Copy every one of the rows below word for word, leaving out the pictures.

> _Dataset records_:
★ ★ ★ ★ ★
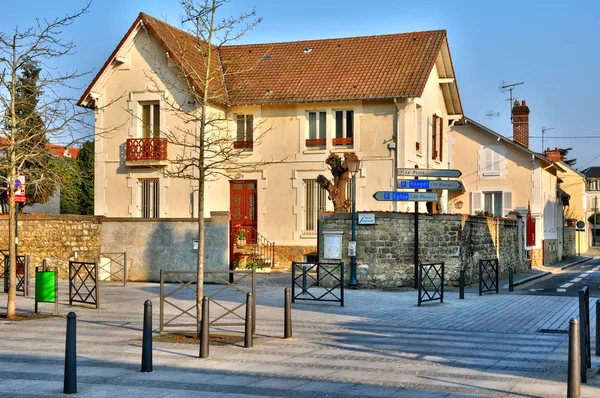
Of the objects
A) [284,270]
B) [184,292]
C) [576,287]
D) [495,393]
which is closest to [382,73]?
[284,270]

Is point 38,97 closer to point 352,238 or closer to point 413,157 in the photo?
point 352,238

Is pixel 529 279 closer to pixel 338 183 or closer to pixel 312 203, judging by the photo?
pixel 312 203

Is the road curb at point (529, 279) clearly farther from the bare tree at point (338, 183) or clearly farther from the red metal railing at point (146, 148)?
the red metal railing at point (146, 148)

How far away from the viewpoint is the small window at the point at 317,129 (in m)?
29.5

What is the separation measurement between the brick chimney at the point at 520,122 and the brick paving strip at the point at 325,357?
2587 cm

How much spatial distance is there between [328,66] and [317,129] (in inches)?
107

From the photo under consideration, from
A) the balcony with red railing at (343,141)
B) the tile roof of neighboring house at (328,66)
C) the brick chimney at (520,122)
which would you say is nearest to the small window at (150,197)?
the tile roof of neighboring house at (328,66)

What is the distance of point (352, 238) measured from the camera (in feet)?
72.9

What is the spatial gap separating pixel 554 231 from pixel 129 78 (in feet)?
87.6

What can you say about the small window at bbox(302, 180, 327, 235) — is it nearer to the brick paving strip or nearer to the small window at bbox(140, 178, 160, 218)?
the small window at bbox(140, 178, 160, 218)

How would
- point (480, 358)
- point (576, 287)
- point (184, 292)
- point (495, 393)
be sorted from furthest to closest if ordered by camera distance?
point (576, 287) → point (184, 292) → point (480, 358) → point (495, 393)

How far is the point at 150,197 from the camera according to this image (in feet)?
95.7

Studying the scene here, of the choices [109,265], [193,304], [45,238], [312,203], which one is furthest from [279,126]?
[193,304]

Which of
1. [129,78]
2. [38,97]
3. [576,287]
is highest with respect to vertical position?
[129,78]
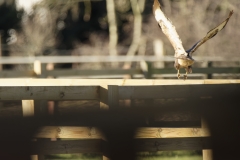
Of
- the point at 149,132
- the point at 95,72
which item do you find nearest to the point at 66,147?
the point at 149,132

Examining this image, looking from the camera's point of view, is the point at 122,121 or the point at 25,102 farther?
the point at 25,102

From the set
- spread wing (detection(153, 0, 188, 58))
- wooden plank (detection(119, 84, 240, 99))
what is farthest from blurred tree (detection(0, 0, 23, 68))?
wooden plank (detection(119, 84, 240, 99))

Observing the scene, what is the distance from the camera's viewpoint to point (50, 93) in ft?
16.7

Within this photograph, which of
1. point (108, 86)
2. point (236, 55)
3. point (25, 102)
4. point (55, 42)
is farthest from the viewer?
point (55, 42)

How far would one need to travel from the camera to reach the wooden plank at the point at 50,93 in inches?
195

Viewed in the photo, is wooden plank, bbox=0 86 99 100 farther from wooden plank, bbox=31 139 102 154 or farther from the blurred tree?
★ ★ ★ ★ ★
> _The output_:
Of the objects
A) [284,270]
B) [184,292]
C) [576,287]
D) [495,393]
which is closest to [382,73]?
[284,270]

Is point 38,97 closer to point 352,238 or closer to point 413,157 in the photo?
point 352,238

Is pixel 529 279 closer to pixel 338 183 or closer to pixel 312 203, judging by the photo?
pixel 312 203

Is the road curb at point (529, 279) clearly farther from the bare tree at point (338, 183) or clearly farther from the red metal railing at point (146, 148)?
the red metal railing at point (146, 148)

How far away from the viewpoint is the small window at the point at 317,129 (in m)?
29.5

What is the separation measurement between the brick chimney at the point at 520,122 and the brick paving strip at the point at 325,357?
2587 cm

How much spatial distance is there between [328,66] and [317,129] (in inches)?
107

From the photo under consideration, from
A) the balcony with red railing at (343,141)
B) the tile roof of neighboring house at (328,66)
C) the brick chimney at (520,122)
which would you say is nearest to the small window at (150,197)?
the tile roof of neighboring house at (328,66)

What is the distance of point (352, 238) measured from the camera (in feet)?
72.9

What is the spatial gap separating pixel 554 231 from pixel 129 78 (in feet)?
87.6

What can you say about the small window at bbox(302, 180, 327, 235) — is it nearer to the brick paving strip or nearer to the small window at bbox(140, 178, 160, 218)?
the small window at bbox(140, 178, 160, 218)

How would
- point (480, 358)
- point (576, 287)
- point (184, 292)
- point (495, 393)
be sorted from furthest to closest if ordered by camera distance?
point (576, 287) → point (184, 292) → point (480, 358) → point (495, 393)

How far is the point at 150,197 from the camera according to this image (in feet)?
95.7

Studying the scene here, of the choices [109,265], [193,304], [45,238], [312,203], which one is furthest from [279,126]?
[193,304]

Which of
1. [129,78]
2. [38,97]
3. [576,287]
is highest with respect to vertical position?
[129,78]
Of
- the point at 149,132
- the point at 95,72
which item do you find nearest to the point at 66,147?
the point at 149,132

Examining this image, looking from the camera's point of view, is the point at 122,121 or the point at 25,102 farther?
the point at 25,102

From the set
- spread wing (detection(153, 0, 188, 58))
- wooden plank (detection(119, 84, 240, 99))
what is farthest from blurred tree (detection(0, 0, 23, 68))?
wooden plank (detection(119, 84, 240, 99))

Observing the scene, what is the distance from the camera's viewpoint to point (50, 93) in ft?
16.7

Within this photograph, which of
1. point (108, 86)
2. point (236, 55)
3. point (25, 102)
4. point (55, 42)
is farthest from the viewer?
point (55, 42)

How far would one need to travel from the camera to reach the wooden plank at the point at 50,93 in inches?
195

Viewed in the photo, is wooden plank, bbox=0 86 99 100 farther from wooden plank, bbox=31 139 102 154 or farther from the blurred tree?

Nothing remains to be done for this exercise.